The results of the preliminary investigation showed that the driver of the tractor-trailer pulled in front of Kim in an attempt to turn onto Lawton Road while Kim was driving the motorcycle northwest on Rozzelles Ferry Road. The driver of the Freightliner has been charged with misdemeanor death by motor vehicle and failure to yield the right of way. The passenger of the motorcycle remained in critical condition as of Tuesday, though their condition is unclear at this time.
Homicide Total Reaches 35
There were three homicides reported in Charlotte this week, including one that stemmed from a man’s death that occurred on May 4, bringing the total number of murders in the city this year to 35.
On May 4, police responded to Atrium Health Main in reference to an assault victim there. The victim of the assault, 41-year-old Edgardo Mejia, was pronounced dead later that day. Homicide detectives were called in to investigate but did not officially deem Edgardo’s death as a homicide until May 19.

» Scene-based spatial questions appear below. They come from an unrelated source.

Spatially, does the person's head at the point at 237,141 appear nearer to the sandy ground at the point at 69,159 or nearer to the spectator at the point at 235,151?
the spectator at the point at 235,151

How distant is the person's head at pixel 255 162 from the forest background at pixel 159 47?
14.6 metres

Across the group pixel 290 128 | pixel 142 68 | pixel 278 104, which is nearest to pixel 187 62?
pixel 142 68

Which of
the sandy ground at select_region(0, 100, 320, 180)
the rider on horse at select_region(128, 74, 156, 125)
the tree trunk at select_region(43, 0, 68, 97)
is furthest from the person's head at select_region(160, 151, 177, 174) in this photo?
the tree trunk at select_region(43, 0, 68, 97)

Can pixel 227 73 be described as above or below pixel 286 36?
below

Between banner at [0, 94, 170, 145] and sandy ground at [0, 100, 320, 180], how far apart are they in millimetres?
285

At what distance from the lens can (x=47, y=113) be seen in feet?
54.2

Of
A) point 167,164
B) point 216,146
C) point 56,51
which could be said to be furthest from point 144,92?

Just before 3 p.m. on Wednesday, someone flagged down a patrol officer in the North Tryon Division and pointed them to an unresponsive man lying in the roadway off Sugar Creek Road. Officers immediately initiated life-saving efforts to the man, later identified as 44-year-old Antonio Quarles, while waiting for Medic, who transported him to Atrium Main with life-threatening injuries. Quarles was pronounced dead shortly before 4 p.m. After further investigation, police determined he had been assaulted with a deadly weapon, though no further details are known.
At around 12:47 a.m. on Thursday, police responded to a shooting call on Blackhawk Road at the Townes at University townhomes in north Charlotte’s Hidden Valley neighborhood, where they found 26-year-old Feliciano Aguilar-Sanchez suffering from a gunshot wound. Medic transported the victim to the hospital, where he died a short time later.